● **Work to complete**
(1) In the article about Sarah Palin and Sacha Baron Cohen, on what date did Cohen tweet the video featuring President Donald Trump?
(2) Repeat word for word everything in the article about Sarah Palin and Sacha Baron Cohen from "On Monday, Matt" down to "express their outrage.".
(3) Carry on writing the article about Sarah Palin and Sacha Baron Cohen, picking up right after its last sentence.

[[ Provided text, beginning ]]

Sarah Palin Just Explained How Sacha Baron Cohen Fooled Her Into Appearing on His New Show in An Epic Rant

English actor, screenwriter and producer Sacha Baron Cohen and former Vice Presidential candidate Sarah Palin (Photos by Taylor Hill/FilmMagic/GETTY IMAGES and RJ Sangosti/The Denver Post via Getty Images)

Ever since English actor, screenwriter and producer Sacha Baron Cohen tweeted a video on July 4, 2018, featuring President Donald Trump, fans wondered what the comedic talent was up to. He was rumored to have a program coming to Showtime soon.

On Monday, Matt Drudge, the editor and creator of The Drudge Report, tweeted:

"Sacha Baron Cohen at it again! This time for CBS/SHOWTIME. Lots of tricks played. Both Republicans and Democrats are getting caught up in the madness. Sacha has finked Cheney, Palin, Howard Dean, Alberto Gonzales, Bernie, Trent Lott, Patraeus, Ted Koppel, and more… BEWARE!"

And one of the people on that list took to social media Tuesday to express their outrage.

Sarah Palin —conservative pundit, public speaker and former Republican Vice Presidential candidate— posted a long rant on Facebook directed at Cohen, CBS and Showtime with a screenshot of Drudge's tweet.

[[ Provided text, end ]]
[[ Extracted material, beginning ]]

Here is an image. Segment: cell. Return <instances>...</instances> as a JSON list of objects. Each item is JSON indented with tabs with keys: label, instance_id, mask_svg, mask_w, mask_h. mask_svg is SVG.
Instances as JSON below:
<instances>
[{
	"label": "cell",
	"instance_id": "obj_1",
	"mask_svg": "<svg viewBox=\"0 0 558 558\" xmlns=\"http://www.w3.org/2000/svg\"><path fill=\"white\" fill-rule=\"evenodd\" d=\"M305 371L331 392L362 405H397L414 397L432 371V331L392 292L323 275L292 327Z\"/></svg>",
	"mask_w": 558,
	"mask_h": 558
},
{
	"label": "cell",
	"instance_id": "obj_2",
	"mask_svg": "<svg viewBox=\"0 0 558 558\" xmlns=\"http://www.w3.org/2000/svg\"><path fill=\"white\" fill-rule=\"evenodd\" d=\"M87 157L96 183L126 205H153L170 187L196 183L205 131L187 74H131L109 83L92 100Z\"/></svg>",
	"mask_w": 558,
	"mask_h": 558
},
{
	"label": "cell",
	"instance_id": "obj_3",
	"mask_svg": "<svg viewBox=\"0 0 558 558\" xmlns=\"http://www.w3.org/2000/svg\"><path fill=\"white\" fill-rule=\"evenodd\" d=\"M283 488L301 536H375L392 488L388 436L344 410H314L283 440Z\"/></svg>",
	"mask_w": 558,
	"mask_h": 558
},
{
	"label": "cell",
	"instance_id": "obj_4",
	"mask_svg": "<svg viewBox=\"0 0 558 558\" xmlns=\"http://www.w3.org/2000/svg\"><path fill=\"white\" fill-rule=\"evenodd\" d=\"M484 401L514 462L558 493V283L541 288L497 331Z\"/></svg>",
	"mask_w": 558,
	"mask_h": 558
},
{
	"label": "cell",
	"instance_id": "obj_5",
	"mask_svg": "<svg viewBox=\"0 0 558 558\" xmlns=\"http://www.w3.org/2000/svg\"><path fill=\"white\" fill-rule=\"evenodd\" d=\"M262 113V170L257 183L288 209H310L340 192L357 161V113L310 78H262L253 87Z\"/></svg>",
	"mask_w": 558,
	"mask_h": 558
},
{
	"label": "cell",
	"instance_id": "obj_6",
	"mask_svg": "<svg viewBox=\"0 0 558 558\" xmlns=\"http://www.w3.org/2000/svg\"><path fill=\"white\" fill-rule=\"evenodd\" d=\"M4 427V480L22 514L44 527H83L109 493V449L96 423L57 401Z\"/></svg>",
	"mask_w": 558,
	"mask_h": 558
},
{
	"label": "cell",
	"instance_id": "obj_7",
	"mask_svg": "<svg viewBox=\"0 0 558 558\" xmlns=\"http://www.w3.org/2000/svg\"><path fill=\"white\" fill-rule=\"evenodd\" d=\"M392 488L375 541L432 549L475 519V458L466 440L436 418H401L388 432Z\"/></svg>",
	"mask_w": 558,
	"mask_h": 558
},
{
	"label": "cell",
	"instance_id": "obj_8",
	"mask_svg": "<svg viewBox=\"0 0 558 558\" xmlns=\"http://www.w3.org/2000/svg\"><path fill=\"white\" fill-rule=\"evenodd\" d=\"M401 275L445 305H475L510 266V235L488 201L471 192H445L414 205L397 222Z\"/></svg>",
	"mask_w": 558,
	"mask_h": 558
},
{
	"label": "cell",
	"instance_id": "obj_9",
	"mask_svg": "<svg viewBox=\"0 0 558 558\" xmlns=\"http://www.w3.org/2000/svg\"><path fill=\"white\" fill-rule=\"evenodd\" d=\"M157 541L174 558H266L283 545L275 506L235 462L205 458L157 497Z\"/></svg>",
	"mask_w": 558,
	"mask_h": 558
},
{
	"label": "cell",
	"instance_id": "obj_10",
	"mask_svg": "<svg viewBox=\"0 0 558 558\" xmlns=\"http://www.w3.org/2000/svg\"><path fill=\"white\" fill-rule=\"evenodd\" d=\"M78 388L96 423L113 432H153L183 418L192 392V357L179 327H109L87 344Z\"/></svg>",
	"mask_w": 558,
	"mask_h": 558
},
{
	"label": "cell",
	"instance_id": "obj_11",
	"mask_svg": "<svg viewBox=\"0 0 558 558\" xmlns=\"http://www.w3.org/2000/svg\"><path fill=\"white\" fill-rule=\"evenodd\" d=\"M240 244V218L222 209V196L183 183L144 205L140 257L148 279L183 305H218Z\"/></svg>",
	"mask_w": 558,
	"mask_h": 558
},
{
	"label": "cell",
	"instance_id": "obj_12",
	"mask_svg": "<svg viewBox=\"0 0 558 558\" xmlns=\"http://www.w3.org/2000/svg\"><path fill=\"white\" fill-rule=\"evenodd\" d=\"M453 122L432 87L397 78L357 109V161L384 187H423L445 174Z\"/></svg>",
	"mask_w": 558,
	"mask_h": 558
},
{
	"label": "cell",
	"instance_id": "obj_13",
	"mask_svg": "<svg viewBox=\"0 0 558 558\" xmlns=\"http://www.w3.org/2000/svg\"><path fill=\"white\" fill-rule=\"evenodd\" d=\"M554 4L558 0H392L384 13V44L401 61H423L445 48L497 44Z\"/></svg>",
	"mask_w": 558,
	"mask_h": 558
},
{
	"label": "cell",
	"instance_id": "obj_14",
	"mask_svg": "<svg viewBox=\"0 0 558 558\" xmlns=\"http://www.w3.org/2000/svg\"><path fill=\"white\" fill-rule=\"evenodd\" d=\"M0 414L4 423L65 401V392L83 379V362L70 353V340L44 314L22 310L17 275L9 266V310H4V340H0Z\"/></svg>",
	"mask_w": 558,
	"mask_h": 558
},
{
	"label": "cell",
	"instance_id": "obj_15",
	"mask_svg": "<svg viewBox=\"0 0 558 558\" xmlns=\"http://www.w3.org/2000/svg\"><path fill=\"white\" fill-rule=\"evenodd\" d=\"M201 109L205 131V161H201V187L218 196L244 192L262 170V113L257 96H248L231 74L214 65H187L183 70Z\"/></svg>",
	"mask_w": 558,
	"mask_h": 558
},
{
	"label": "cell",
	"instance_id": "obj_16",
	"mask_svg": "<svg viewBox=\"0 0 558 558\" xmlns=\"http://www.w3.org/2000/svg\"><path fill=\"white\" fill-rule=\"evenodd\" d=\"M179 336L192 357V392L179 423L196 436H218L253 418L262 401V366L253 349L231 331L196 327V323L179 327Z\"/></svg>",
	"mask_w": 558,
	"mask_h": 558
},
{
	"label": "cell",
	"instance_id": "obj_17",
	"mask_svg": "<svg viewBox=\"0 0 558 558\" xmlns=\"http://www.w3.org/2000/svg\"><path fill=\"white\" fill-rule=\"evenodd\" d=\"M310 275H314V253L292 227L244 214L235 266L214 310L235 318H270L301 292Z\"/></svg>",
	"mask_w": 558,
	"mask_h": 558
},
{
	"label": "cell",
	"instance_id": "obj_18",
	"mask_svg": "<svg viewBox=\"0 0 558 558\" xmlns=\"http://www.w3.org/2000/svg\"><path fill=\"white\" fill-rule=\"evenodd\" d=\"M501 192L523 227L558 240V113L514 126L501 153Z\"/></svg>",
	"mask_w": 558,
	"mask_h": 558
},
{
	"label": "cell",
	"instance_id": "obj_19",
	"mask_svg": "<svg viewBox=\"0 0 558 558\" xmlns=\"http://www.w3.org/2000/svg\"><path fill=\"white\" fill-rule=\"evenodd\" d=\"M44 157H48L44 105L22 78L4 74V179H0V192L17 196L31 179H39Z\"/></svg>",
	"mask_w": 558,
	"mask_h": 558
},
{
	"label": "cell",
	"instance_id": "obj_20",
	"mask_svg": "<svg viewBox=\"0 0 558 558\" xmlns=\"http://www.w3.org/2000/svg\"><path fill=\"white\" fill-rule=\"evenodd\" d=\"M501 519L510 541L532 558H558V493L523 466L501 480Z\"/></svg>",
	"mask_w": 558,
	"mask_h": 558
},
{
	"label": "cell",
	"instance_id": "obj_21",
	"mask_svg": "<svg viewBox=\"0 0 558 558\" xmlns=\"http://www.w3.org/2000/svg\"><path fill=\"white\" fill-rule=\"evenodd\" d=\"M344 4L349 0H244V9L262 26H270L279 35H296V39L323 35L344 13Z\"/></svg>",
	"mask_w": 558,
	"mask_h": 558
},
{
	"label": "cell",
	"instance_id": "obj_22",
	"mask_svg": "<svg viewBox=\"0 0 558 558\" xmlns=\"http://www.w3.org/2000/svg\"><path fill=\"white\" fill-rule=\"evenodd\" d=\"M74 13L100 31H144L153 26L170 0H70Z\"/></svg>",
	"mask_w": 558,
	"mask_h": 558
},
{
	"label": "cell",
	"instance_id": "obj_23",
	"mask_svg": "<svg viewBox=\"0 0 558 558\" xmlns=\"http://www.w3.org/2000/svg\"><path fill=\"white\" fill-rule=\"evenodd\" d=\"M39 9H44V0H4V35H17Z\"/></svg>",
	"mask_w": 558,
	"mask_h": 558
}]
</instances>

[[ Extracted material, end ]]

● **Written answers**
(1) July 4, 2018.

(2)
On Monday, Matt Drudge, the editor and creator of The Drudge Report, tweeted:

"Sacha Baron Cohen at it again! This time for CBS/SHOWTIME. Lots of tricks played. Both Republicans and Democrats are getting caught up in the madness. Sacha has finked Cheney, Palin, Howard Dean, Alberto Gonzales, Bernie, Trent Lott, Patraeus, Ted Koppel, and more… BEWARE!"

And one of the people on that list took to social media Tuesday to express their outrage.

(3)
"Yup - we were duped," Palin's post begins. "Ya’ got me, Sacha. Feel better now?"

I join a long list of American public personalities who have fallen victim to the evil, exploitive [sic], sick 'humor' of the British 'comedian' Sacha Baron Cohen, enabled and sponsored by CBS/Showtime."

In the post, Palin claims she and her daughter were lured to Washington, DC, under false pretenses by Cohen to honor veterans.

"This 'legit opportunity' to honor American Vets and contribute to a 'legit Showtime historical documentary' was requested of me via a speakers bureau," Palin states. She then says the interview bothered her so greatly that she removed her microphone and stopped the interview.

Palin then issues several challenges to Cohen and CBS/Showtime, while referring to the performer as boy and taking jabs at Cohen's manliness.

One challenge is to donate to a charity supporting veterans. The other is to air the footage.

Here is my challenge, shallow Sacha boy: go ahead - air the footage. Experience tells us it will be heavily edited, not pretty, and intended to humiliate."

The Alaska resident then goes on to claim the production crew deliberately took her and her daughter to the wrong DC airport, and apparently unable or unwilling to use the Metro rail, bus or taxi services that run between Ronald Reagan and Dulles airports to get to the right one, they were trapped there for three days.

She concludes by stating,

Feel good and manly about your M.O., Sacha?"

By the way, my daughter thinks you’re a piece of ****, Sacha. Every honorable American Vet should feel the same."

Cohen's prior cinematic and television efforts involved a brand of comedy known as ambush style.

In his heavily disguised personas of Ali G, Borat Sagdiyev, Brüno Gehard and Admiral General Aladeen, Cohen convinced real people on camera that he was his alter ego and was able to capture, documentary style, their reactions to his over the top antics.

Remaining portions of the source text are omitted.